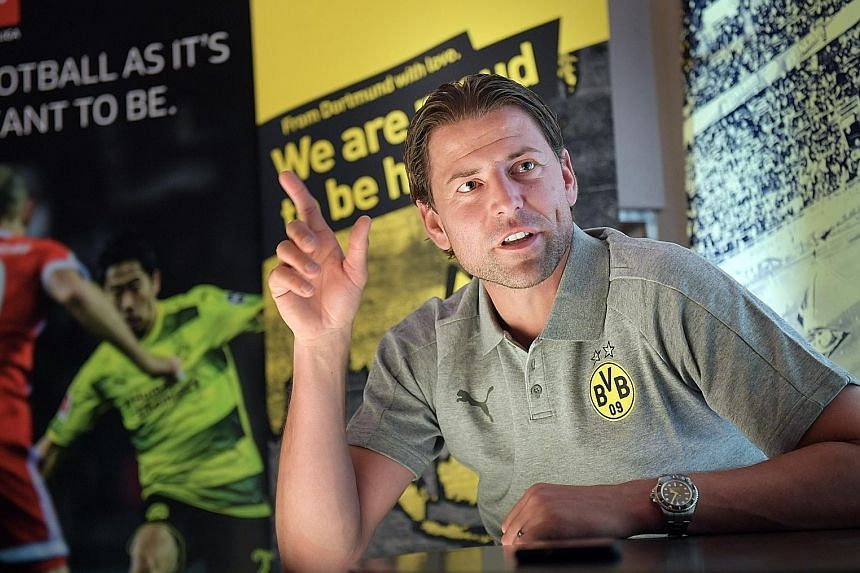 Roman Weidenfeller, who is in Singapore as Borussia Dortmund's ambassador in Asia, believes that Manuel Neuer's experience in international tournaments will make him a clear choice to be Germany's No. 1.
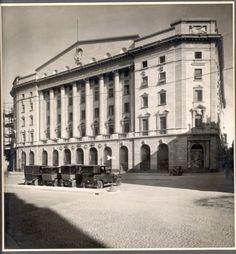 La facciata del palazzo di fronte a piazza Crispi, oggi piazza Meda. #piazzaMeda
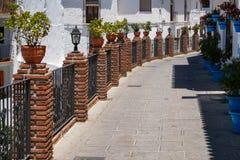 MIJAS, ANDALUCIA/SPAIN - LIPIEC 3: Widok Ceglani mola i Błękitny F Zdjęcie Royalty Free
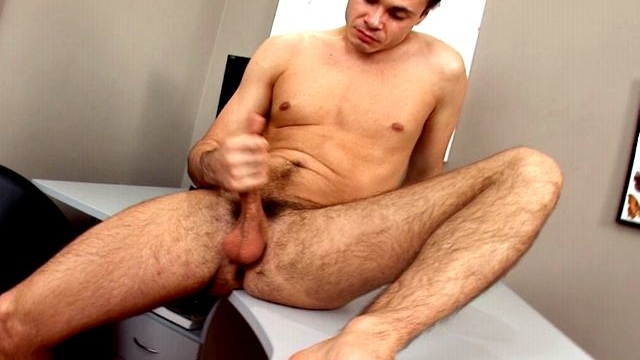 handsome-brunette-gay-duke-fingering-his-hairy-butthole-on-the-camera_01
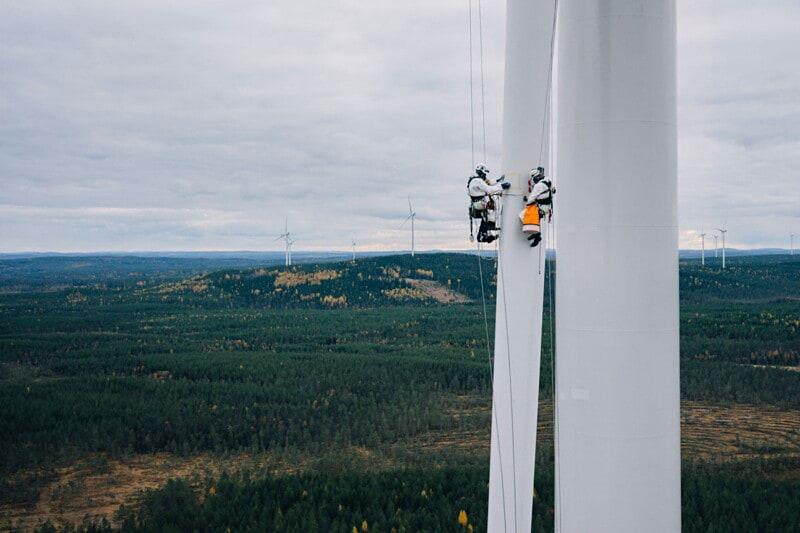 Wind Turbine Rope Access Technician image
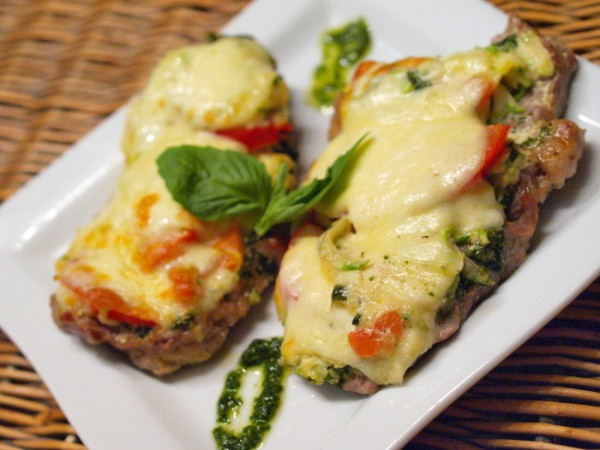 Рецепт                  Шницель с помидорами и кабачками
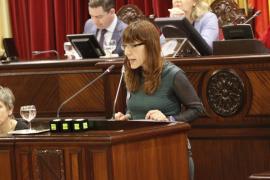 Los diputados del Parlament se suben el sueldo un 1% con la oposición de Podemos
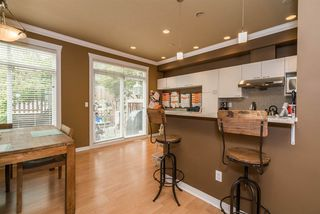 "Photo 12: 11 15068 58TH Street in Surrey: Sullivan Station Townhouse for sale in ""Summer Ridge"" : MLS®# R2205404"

• Problem details: The goal is an exact reprint of the entries, leaving out the pictures.

• Solution:
 Roman Weidenfeller, who is in Singapore as Borussia Dortmund's ambassador in Asia, believes that Manuel Neuer's experience in international tournaments will make him a clear choice to be Germany's No. 1.
 La facciata del palazzo di fronte a piazza Crispi, oggi piazza Meda. #piazzaMeda
 MIJAS, ANDALUCIA/SPAIN - LIPIEC 3: Widok Ceglani mola i Błękitny F Zdjęcie Royalty Free
 handsome-brunette-gay-duke-fingering-his-hairy-butthole-on-the-camera_01
 Wind Turbine Rope Access Technician image
 Рецепт                  Шницель с помидорами и кабачками
 Los diputados del Parlament se suben el sueldo un 1% con la oposición de Podemos
 "Photo 12: 11 15068 58TH Street in Surrey: Sullivan Station Townhouse for sale in ""Summer Ridge"" : MLS®# R2205404"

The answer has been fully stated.